— REQUIREMENTS —
Copy the entries again, requests included, starting at the line that contains "By how much" and ending after the line that contains "22703 millimetres". Shift every distance in the answers by -149.

** START SUPPLIED MATERIAL **

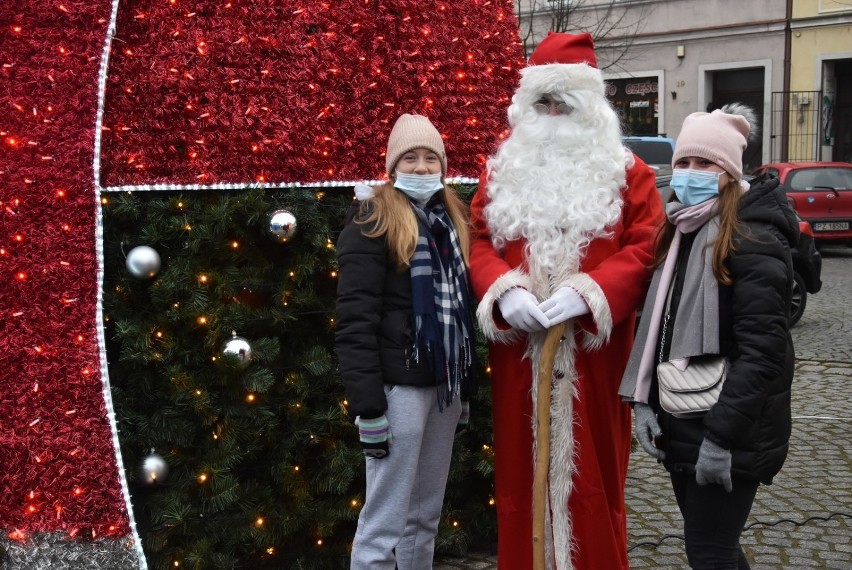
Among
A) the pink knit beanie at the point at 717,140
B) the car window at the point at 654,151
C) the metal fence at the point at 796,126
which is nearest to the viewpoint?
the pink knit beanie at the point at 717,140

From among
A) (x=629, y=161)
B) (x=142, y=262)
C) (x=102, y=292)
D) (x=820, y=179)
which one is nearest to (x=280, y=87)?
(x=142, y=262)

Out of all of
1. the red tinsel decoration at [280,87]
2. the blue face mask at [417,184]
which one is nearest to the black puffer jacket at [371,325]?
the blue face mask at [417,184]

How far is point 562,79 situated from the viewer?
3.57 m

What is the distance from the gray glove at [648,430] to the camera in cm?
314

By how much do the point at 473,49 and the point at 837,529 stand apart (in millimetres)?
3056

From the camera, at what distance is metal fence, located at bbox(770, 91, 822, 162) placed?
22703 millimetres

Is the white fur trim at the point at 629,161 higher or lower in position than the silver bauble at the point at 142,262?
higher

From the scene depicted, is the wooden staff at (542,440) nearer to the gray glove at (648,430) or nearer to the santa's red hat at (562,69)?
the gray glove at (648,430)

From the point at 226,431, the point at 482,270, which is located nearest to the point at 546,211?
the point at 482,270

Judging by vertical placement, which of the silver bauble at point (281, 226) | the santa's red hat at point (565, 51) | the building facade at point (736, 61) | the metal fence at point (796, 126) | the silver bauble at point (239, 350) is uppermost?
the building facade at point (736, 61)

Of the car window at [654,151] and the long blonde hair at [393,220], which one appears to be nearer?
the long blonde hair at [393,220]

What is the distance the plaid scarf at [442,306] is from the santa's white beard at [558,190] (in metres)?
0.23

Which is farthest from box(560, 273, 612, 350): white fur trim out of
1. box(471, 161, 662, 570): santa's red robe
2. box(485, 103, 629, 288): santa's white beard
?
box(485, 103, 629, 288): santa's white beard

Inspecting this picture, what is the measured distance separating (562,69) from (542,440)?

** END SUPPLIED MATERIAL **

— RESULT —
By how much do the point at 473,49 and the point at 837,529 stand apart (in millimetres)?
2907

From the camera, at what distance is metal fence, located at bbox(770, 91, 822, 162) placed?
22554 millimetres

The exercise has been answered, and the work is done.